As practitioners of trauma surgery, we expect to serve—in the capacity of providing outreach, medical education, care to the underserved, scholarship, prevention, and systems leadership. As our practice patterns evolve and more consistently encompass the management of nontraumatic acute surgical illness, consider the potential we have to expand, (or contract) the ethic of service that has been historically tied to the practice of trauma surgery.
The urgency of guaranteeing access to trauma care (and the future of trauma surgery) has been well recognized and depends on the development of a practice model sufficiently robust to attract and retain future generations of “critical access” surgical practitioners. It depends also on maintaining the legacy and commitment to service, central to trauma surgery, that hopefully will be applied to a broader scope of emergency surgical practice in the future.
Without question, it is a privilege to be a member of this profession—in a place and at a time that provides so many opportunities to serve and against a background of being able to render patient care that has among the most profound of human consequences. Service is one of our core values—mostly implicit and largely underrecognized. Service is an essential element of what we do professionally, personally, intellectually, and spiritually. Service is inextricably linked to our sense of value and purpose.
One of the fundamental missions of our professional associations, particularly trauma organizations, should be to leverage individual service. Doing so permits longitudinal service opportunities throughout a career. It is a responsibility of our professional organizations to effectively utilize financial and human resources to promote and leverage service for and within the organization. The promotion and facilitation of this service on the part of its members is not expected to be a “budget neutral” activity, and leveraging this service may require a financial commitment on the part of an association and its members.
With respect to the service of leadership, a commitment to the ideals of prevention and universal access to optimal care is a distinguishing feature, beyond the simple provision of surgical care, of a trauma surgical practice. This surgical leadership in trauma should be regarded as an essential public service. It is an indispensable element in the creation and operation of trauma systems and in ensuring access to care.
The concept and the ethic of service has been progressively deemphasized in our training programs and could lead to progressive de-emphasis in our practice models as well. As we develop and enhance both training models and practice paradigms, consideration must be given as to how to better impart the ethic of service to surgical trainees and the practitioners of the future.

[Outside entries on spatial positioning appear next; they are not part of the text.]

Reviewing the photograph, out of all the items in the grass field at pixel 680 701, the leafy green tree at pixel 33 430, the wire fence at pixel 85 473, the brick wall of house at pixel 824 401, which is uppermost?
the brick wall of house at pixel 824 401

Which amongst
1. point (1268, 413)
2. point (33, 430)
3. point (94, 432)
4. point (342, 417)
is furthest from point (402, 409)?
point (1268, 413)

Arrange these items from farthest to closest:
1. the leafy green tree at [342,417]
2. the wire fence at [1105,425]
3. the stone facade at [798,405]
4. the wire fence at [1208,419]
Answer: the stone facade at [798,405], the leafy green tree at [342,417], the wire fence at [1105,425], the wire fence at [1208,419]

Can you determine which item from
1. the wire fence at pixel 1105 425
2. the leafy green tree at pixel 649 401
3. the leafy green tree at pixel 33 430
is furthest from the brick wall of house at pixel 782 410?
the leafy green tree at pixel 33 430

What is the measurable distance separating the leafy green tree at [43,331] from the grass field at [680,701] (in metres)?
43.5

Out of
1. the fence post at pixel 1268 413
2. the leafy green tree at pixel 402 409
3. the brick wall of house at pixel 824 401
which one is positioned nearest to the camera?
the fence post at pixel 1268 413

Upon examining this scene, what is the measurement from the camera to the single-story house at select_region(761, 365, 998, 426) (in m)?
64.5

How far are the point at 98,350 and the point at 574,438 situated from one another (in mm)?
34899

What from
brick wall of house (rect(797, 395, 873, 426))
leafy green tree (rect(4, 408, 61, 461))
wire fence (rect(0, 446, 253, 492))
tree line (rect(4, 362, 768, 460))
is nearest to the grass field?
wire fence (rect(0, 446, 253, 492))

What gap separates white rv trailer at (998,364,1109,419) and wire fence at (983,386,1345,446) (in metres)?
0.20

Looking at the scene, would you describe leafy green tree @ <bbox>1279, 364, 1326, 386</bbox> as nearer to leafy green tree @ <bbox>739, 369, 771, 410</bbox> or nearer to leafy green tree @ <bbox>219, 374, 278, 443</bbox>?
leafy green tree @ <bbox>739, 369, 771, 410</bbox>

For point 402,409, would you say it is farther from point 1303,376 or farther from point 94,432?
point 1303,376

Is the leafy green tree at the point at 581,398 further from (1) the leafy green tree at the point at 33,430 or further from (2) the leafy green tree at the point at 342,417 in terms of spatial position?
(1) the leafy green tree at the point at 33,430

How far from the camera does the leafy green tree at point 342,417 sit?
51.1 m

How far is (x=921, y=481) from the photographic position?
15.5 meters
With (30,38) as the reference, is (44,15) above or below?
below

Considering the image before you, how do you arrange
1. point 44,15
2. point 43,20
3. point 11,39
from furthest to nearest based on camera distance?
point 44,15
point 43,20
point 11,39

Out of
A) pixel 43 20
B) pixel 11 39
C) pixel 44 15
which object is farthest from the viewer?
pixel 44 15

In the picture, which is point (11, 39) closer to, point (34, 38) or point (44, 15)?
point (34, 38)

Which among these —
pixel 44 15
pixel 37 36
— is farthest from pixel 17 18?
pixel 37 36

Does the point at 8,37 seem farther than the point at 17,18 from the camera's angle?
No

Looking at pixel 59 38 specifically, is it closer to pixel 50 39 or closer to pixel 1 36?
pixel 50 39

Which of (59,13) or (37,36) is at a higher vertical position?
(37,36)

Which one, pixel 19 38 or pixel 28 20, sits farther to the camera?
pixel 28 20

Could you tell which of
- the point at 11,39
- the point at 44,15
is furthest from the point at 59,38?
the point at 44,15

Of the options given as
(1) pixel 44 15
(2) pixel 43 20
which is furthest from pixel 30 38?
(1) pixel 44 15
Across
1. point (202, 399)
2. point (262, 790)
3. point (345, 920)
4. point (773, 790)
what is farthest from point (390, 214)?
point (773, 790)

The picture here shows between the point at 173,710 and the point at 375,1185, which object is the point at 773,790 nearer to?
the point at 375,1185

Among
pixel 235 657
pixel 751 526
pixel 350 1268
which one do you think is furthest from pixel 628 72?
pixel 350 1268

We are at a crossroads in trauma surgery where access to emergency care is increasingly threatened, the ethic of service is slowly being eroded, and the practice paradigm of our successors is uncertain. It is within our capabilities to structure, mold, define, and craft this paradigm in a way that is adaptive to the current healthcare environment, facilitates the ideal of providing universal access to care, and enriches our professional experience. In so doing, the incorporation of the ethic and expectation of service must be coupled with the provision of opportunities to meaningfully serve.
It is an extraordinary honor to belong to this Association; to have had the opportunity to serve as its President, to contribute to its activities, and to have you as colleagues and friends. Thank you for listening, good evening, and God bless.